Franco Sampietro, escritor, realiza una reseña sobre la obra del difunto Edgar Ávila, sus textos y su escritura son un legado importante de la literatura tarijeña y destaca los más reconocidos en su mirada.

Avalia Echazu partió de este mundo el día martes sus restos son velados el día de hoy y posteriormente será enterrado en el cementerio general

   (Franco Sampietro)

                                                                                 Vale más un verosímil imposible

                                                                                 que un posible verosímil.                            

                                                                                                     Aristóteles: Poética

 Si alguna virtud tienen los cuentos de Edgar Ávila Echazú es haber fusionado impecablemente el costumbrismo tarijeño con los relatos fantásticos, en especial los borgeanos: allí radica su virtud como escritor y su principal aporte a la literatura en general y a la tarijeña en particular.

 Por el lado tarijeño, lo que prevalece es algo así como un afán por traer a colación espacios y valores que el tiempo ha ido desapareciendo, como el fantasma huidizo de una calle, una costumbre, un personaje estereotípico, un pueblo arcaico al que la modernización no habría trastocado todavía: eso que pertenece al espacio inmemorial del mito. Por el lado borgeano, comparte la lógica de su puesta en escena, la manera casi matemática en que desarrolla la trama, y también muchos de sus temas; pero sobre todo, el hecho de que, partiendo de un argumento realista, se vale de un método alegórico para mostrar la doble o múltiple significación de un relato y resaltar así el orden finalmente incomprensible del universo.

 El secreto de ese logro descansa, básicamente, en los distintos niveles de intertextualidad que superpone, donde hayamos un argumento narrativo y a la vez uno teórico, una pregunta no planteada abiertamente en la trama pero presentada como ficción en el cuerpo del argumento, y sobre todo, un cruce de papeles entre el autor de la historia y el narrador de la misma. Así por ejemplo, en el caso de su pieza más famosa (y acaso la más perfecta), El Códice de Tunupa, los niveles narrativos que utiliza son tres: un narrador de primer orden, que corresponde al de la crónica del fraile Gaspar Luis de Echazú en el año 1568; uno de segundo que se refiere al comentador de esa crónica, José Felipe Echazú Arce, terrateniente y supuesto tío del autor real que, se nos dice, halló por casualidad el manuscrito en 1875 y dejó constancia por escrito de ese encuentro; y uno de tercer orden, que hace las veces de narrador final de toda la historia y que –entendemos- corresponde al autor real del relato, Édgar Ávila Echazú, que habría encontrado, también por azar, el escrito del anterior, en 1971. 

 En suma, echa mano de un eficaz plegado de fronteras entre mundos disímiles, como el pasado y el presente, la ciudad y el campo, la civilización y la barbarie, certezas dogmáticas y dudas culturales, Europa y América, libros y soldados, religiones indígenas y catolicismo romano, crónica histórica y ficción a secas, datos biográficos o personas reales junto a personajes inventados.

......

▶ **Acciones a realizar**:
1. Explica en una a tres oraciones en qué descansa, según la reseña, el secreto del logro de Edgar Ávila Echazú al fusionar el costumbrismo tarijeño con el relato fantástico.
2. ¿En qué año halló José Felipe Echazú Arce el manuscrito de El Códice de Tunupa, según la reseña?
3. Retoma la reseña sobre los cuentos de Edgar Ávila Echazú a partir de su última oración y continúala.
Los datos no tienen ninguna relación con la reseña.

▶ **Datos**:

......

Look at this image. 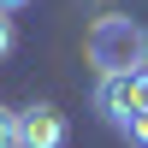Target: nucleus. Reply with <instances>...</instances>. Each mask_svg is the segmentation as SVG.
<instances>
[{"label":"nucleus","mask_w":148,"mask_h":148,"mask_svg":"<svg viewBox=\"0 0 148 148\" xmlns=\"http://www.w3.org/2000/svg\"><path fill=\"white\" fill-rule=\"evenodd\" d=\"M142 24L125 18V12H101L83 36V53H89L95 77H125V71H142Z\"/></svg>","instance_id":"nucleus-1"},{"label":"nucleus","mask_w":148,"mask_h":148,"mask_svg":"<svg viewBox=\"0 0 148 148\" xmlns=\"http://www.w3.org/2000/svg\"><path fill=\"white\" fill-rule=\"evenodd\" d=\"M12 148H65V113H59L53 101L18 107V142Z\"/></svg>","instance_id":"nucleus-2"},{"label":"nucleus","mask_w":148,"mask_h":148,"mask_svg":"<svg viewBox=\"0 0 148 148\" xmlns=\"http://www.w3.org/2000/svg\"><path fill=\"white\" fill-rule=\"evenodd\" d=\"M95 113H101V125H113L119 136H125V125L136 119V71H125V77H95Z\"/></svg>","instance_id":"nucleus-3"},{"label":"nucleus","mask_w":148,"mask_h":148,"mask_svg":"<svg viewBox=\"0 0 148 148\" xmlns=\"http://www.w3.org/2000/svg\"><path fill=\"white\" fill-rule=\"evenodd\" d=\"M12 142H18V113L0 101V148H12Z\"/></svg>","instance_id":"nucleus-4"},{"label":"nucleus","mask_w":148,"mask_h":148,"mask_svg":"<svg viewBox=\"0 0 148 148\" xmlns=\"http://www.w3.org/2000/svg\"><path fill=\"white\" fill-rule=\"evenodd\" d=\"M18 47V24H12V12H0V59Z\"/></svg>","instance_id":"nucleus-5"},{"label":"nucleus","mask_w":148,"mask_h":148,"mask_svg":"<svg viewBox=\"0 0 148 148\" xmlns=\"http://www.w3.org/2000/svg\"><path fill=\"white\" fill-rule=\"evenodd\" d=\"M125 142H136V148H148V113H136V119L125 125Z\"/></svg>","instance_id":"nucleus-6"},{"label":"nucleus","mask_w":148,"mask_h":148,"mask_svg":"<svg viewBox=\"0 0 148 148\" xmlns=\"http://www.w3.org/2000/svg\"><path fill=\"white\" fill-rule=\"evenodd\" d=\"M136 113H148V71H136Z\"/></svg>","instance_id":"nucleus-7"},{"label":"nucleus","mask_w":148,"mask_h":148,"mask_svg":"<svg viewBox=\"0 0 148 148\" xmlns=\"http://www.w3.org/2000/svg\"><path fill=\"white\" fill-rule=\"evenodd\" d=\"M24 6H30V0H0V12H24Z\"/></svg>","instance_id":"nucleus-8"},{"label":"nucleus","mask_w":148,"mask_h":148,"mask_svg":"<svg viewBox=\"0 0 148 148\" xmlns=\"http://www.w3.org/2000/svg\"><path fill=\"white\" fill-rule=\"evenodd\" d=\"M142 71H148V36H142Z\"/></svg>","instance_id":"nucleus-9"},{"label":"nucleus","mask_w":148,"mask_h":148,"mask_svg":"<svg viewBox=\"0 0 148 148\" xmlns=\"http://www.w3.org/2000/svg\"><path fill=\"white\" fill-rule=\"evenodd\" d=\"M95 6H113V0H95Z\"/></svg>","instance_id":"nucleus-10"}]
</instances>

......

▶ **Respuestas escritas**:
1. Según la reseña, el secreto descansa en los distintos niveles de intertextualidad que el autor superpone. En ellos se hallan un argumento narrativo y a la vez uno teórico, y una pregunta que no se plantea abiertamente en la trama pero se presenta como ficción. Sobre todo, hay un cruce de papeles entre el autor de la historia y su narrador.

2. Lo halló en 1875.

3.
 Como resultado, genera una visión personal de la historia de Tarija que un lector poco avezado confunde con la historia real. A esto último contribuye, en el caso del Códice –en un gesto de gran eficacia narrativa-, el artificio de copiar al final un supuesto “Informe de la Academia de Historia” (no se nos aclara qué Academia de Historia ni de dónde) enunciando con minucia la existencia efectiva del personaje. Así por ejemplo, una biografía del mismo, Fray Luis Gaspar de Echazú, como parte del volumen “Biografías de los sacerdotes cronistas de las Indias, cuya segunda edición consultada estuvo “a cargo de C. Franck, en la editorial F. Wieweg, París, 1882”. También, una “crónica inédita” llamada “Relación cronical de los varones ilustres que regentearon las primeras doctrinas en el Perú y el Collao, del agustino Jesús del Palmar, escrita entre 1598 y 1602 (cuyo original es propiedad del Dr. Roberto Echazú)”. Además, una “Relación de biografías y hechos de los doctrinarios y predicadores que sirvieron a Ntra. Sta. Iglesia en los Charcas, Tucumán y Chile, del jesuita Federico de Velazco, editada en Lima en 1678”. Finalmente, abunda incluso en pruebas de la existencia del personaje que lo secunda en su periplo: “Existió un curaca aymara de Huaqui llamado Huamán Huillka Kulani Illatiki, el mismo que presentó testimonio en una encuesta efectuada por el escribano de la Audiencia de Charcas, Don Luis de Navanuel, en 1565. Fragmentos de esa indagación se encuentran en la biblioteca de la familia Ávila, en Tarija”.

 Por supuesto, como texto histórico (el rasgo que más resalta el narrador contemporáneo en el relato) no tiene valor real, comenzando porque se sitúa de antemano en la ficción. Y es que el meollo de la controversia radica, como es obvio, no tanto en el relato mismo de Édgar Ávila como en la forma en que es recepcionado. Correcto: las clasificaciones dependen menos de la esencia de los textos que de los modos en que son leídos; en la cita famosa de Humberto Eco: “Un texto es un mecanismo perezoso que requiere de un lector que lo ayude a funcionar (…) un texto es un espacio en blanco que cada lector rellena con su competencia específica” (de Apocalípticos e integrados). 

Para empezar, El Códice de Tunupa se inscribe en esa tradición clásica de textos de viajeros en tierras desconocidas y salvajes, donde encuentran costumbres que son espejos, irónicos o alegóricos, de las sociedades de las que han partido. En efecto, muchas utopías y distopías clásicas se han construido sobre el relato de un viaje, porque el encuentro de dos culturas desconocidas hace posible poner en contacto dos formas distintas de imaginación: la del visitante y la de los visitados. Como Jonathan Swift (Los viajes de Gulliver), Tomás Moro (Utopía), Francis Bacon (La Nueva Atlántida) o Tommaso Campanella (La Ciudad del Sol), también Edgar Ávila encara un tema moral y político a través del Códice. Y el conflicto que allí se genera, vale concluir, es uno que está en el corazón de la cultura tarijeña actual y contemporánea: la controversia entre el origen español y el origen andino de estas tierras. En cada una de sus impecables ficciones, acabará tomando partido siempre por la primera.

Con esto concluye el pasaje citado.